The UK stock market has shown a muted response to the announcement that Britain’s voters will head to the polls in six weeks’ time for the country’s first general election since December 2019.

“While political upheaval does have the potential to upset markets, the uncertainty around next steps in recent days will have been holding sentiment back,” commented Sophie Lund-Yates, lead equity analyst at financial services firm Hargreaves Lansdown.The UK market is also reacting to a slightly more hawkish tone from the Federal Reserve, after the latest minutes showed recent data hadn’t increased their confidence in progress towards inflation targets.”

UK prime minister Rishi Sunak took many by surprise by confirming 4 July as the date for the election, with many having predicted that he would hold off until later in the year, when possibly there will be further evidence that the UK has emerged from a short, shallow recession in the second half of 2023 and inflation has been brought back or near to the Bank of England’s 2% target.

Sunak’s announcement came on the same day that data from the Office for National Statistics (ONS) showed that the UK Consumer Prices Index (CPI) rose by 2.3% in the 12 months to April, down from 3.2% in March – although an even sharper fall to 2.1% had been pencilled in by some analysts.

The government also gained encouragement this week when the International Monetary Fund (IMF) said that it now expects the UK economy to grow by 0.7% in 2024, against its April estimate of 0.5% and to then pick up to 1.5% next year as “disinflation buoys real incomes and financial conditions ease”.

Against the odds

However, prospects of being returned to office for the ruling Conservative party - which has been in power since 2010 -  are poor. Labour, the main party of opposition, has a commanding lead in opinion polls and has been boosted by recent local election successes.

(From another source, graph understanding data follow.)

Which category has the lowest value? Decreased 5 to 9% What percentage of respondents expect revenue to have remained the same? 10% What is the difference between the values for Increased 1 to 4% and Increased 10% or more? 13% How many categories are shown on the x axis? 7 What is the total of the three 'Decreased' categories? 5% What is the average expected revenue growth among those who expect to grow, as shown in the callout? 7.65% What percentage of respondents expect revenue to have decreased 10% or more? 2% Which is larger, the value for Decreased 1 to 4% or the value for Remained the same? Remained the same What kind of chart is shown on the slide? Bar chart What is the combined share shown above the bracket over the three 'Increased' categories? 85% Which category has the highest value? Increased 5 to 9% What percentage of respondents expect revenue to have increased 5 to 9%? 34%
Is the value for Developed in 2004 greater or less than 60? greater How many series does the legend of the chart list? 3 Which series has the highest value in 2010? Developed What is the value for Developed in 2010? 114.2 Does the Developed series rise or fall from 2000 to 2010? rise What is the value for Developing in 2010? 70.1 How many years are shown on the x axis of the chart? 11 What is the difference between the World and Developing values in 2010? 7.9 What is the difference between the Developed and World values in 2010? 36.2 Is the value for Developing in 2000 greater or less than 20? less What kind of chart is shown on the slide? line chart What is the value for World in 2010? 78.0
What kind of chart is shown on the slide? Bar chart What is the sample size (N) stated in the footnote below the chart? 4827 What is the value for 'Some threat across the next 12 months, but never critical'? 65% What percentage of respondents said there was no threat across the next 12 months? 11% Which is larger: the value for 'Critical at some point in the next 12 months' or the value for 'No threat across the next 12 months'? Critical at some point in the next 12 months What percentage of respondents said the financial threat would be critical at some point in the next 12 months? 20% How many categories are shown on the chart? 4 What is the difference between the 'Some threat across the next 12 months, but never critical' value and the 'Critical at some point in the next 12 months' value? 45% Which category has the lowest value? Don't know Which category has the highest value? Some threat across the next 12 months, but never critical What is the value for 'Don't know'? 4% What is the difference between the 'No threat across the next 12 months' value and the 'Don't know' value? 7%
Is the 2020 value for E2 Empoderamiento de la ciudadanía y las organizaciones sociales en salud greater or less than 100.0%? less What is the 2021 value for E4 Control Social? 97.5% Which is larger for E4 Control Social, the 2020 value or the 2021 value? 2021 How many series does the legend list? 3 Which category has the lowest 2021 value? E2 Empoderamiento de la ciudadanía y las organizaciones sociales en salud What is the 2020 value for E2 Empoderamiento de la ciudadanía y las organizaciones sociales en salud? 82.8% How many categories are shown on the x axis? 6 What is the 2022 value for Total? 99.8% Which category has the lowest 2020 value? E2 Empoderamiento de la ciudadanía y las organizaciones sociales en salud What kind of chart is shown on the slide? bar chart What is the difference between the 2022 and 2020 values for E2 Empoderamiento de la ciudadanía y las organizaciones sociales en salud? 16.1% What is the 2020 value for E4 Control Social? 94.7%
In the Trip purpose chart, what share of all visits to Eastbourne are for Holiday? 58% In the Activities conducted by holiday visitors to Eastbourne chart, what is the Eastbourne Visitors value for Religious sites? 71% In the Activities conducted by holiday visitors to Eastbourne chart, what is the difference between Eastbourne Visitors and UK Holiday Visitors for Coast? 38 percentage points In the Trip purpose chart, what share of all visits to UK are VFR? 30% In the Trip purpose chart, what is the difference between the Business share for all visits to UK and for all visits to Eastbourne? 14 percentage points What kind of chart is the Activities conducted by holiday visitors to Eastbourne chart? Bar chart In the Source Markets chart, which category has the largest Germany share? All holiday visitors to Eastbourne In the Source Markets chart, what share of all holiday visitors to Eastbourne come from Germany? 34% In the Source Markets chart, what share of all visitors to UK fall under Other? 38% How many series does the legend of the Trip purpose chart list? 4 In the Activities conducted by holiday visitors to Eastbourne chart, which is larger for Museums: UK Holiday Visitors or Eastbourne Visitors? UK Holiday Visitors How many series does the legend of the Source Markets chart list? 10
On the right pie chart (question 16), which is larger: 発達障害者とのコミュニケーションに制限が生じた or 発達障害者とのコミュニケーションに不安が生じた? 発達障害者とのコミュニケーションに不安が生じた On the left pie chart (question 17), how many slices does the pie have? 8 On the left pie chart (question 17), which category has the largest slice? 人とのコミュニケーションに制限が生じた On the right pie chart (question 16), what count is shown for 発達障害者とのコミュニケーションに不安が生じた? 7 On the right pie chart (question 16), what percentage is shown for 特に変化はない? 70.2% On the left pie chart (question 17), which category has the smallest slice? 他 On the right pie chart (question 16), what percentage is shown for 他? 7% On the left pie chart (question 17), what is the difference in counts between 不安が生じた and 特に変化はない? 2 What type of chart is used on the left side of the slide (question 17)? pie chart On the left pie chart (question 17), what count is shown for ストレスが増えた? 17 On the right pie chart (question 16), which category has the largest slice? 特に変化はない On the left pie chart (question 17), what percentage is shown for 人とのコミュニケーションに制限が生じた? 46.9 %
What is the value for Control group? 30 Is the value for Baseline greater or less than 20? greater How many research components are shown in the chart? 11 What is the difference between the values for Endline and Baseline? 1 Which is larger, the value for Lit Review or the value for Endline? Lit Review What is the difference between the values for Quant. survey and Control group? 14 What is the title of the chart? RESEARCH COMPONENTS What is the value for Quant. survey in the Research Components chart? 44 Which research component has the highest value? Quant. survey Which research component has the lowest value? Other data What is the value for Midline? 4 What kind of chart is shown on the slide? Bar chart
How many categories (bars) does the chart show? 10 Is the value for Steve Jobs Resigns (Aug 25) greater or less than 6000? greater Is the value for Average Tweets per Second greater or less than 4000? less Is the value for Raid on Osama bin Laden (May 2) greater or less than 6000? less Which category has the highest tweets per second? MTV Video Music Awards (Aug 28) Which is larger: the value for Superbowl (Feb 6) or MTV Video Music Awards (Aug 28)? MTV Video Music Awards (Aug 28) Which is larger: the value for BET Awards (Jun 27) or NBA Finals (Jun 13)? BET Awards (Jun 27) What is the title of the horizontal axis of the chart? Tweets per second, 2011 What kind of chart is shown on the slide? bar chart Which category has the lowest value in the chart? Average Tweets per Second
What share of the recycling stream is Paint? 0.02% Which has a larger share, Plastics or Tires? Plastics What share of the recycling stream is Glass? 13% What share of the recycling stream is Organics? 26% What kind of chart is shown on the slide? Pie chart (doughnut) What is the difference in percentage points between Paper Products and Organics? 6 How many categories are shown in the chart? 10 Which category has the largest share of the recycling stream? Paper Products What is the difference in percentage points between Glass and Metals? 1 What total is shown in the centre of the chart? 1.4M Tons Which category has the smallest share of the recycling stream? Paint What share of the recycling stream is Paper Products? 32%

”Although some of the more severe headwinds have eased, the Conservatives will go into this election facing an electorate still struggling with the cost-of-living,” said Hargreaves Lansdown’s head of money and markets Susannah Streeter.Inflation has come down towards target, but it has disappointingly missed forecasts, which means prospects for an interest rate cut have been pushed further into the distance.

“House prices have started creeping up again, amid supply shortages in key parts of the country, which means that getting onto the ladder is still unaffordable for many young people. This is while others face the daunting prospect of remortgaging on much higher rates and tenants are watching rents climb at super painful rates.

“The Chancellor [Jerremy Hunt] has pledged to cut personal taxes further, with more tinkering to National Insurance looking likely, to try and stimulate growth. The latest public sector borrowing snapshot arguably offers the government even less wiggle room to bestow treats on voters. Borrowing in April totalled £20.5 billion (US$26.07 billion), above the forecast of the Office for Budget Responsibility and overall borrowing for the year was revised upwards.

”It seems further tax cuts would come at the expense of public services. Already current government spending plans would involve a large cut to departmental budgets over the rest of the decade, according to the IFS, to meet the government’s own fiscal rules.”

Streeter sys that the headline of Labour’s campaign will be the pledge to save the National Health Service (NHS) with public concern about health services so high.

“The hardest part may well be delivering in office. Especially in the short-term considering the myriad of issues the NHS faces, such as funding, the ageing population, workforce issues and its complex inter-relationship with other policy issues such as social care. Labour may well be able to build confidence in its agenda for government by setting out a clear long-term plan early – but need to take the public with them, especially with trust in politics generally in short supply.”